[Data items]

-.-.-

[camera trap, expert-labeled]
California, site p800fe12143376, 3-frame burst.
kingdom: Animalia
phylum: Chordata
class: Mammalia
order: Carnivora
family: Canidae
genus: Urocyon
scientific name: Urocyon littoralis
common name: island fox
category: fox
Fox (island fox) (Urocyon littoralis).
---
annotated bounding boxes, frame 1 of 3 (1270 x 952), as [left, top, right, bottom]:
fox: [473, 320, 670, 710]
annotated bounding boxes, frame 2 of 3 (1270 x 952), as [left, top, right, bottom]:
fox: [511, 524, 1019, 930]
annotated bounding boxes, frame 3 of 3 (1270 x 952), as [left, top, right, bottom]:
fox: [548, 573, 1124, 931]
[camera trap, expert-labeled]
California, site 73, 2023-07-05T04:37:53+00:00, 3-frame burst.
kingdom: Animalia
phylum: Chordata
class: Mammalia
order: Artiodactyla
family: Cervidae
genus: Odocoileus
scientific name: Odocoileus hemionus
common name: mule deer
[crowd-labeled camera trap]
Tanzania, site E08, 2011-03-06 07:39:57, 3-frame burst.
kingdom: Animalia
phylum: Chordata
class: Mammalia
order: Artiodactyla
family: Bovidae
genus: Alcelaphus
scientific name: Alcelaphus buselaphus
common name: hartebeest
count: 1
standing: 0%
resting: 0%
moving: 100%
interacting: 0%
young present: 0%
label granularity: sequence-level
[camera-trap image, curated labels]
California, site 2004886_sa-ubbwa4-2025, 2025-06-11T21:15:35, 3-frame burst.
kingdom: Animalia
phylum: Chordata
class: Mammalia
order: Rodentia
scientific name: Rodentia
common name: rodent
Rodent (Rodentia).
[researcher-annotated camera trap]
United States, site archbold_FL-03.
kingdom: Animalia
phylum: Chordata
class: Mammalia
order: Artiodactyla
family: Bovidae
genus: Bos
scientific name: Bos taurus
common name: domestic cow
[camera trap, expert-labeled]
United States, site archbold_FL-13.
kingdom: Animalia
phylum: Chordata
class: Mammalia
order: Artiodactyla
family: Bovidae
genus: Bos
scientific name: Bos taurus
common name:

-.-.-

§ TASK OBJECTIVE: Above are some records; copy exactly the lines from the one with "genus: Alcelaphus" through the one with "order: Rodentia", both included, and no others.

§ RESPONSE FOR THIS EXERCISE:
genus: Alcelaphus
scientific name: Alcelaphus buselaphus
common name: hartebeest
count: 1
standing: 0%
resting: 0%
moving: 100%
interacting: 0%
young present: 0%
label granularity: sequence-level
[camera-trap image, curated labels]
California, site 2004886_sa-ubbwa4-2025, 2025-06-11T21:15:35, 3-frame burst.
kingdom: Animalia
phylum: Chordata
class: Mammalia
order: Rodentia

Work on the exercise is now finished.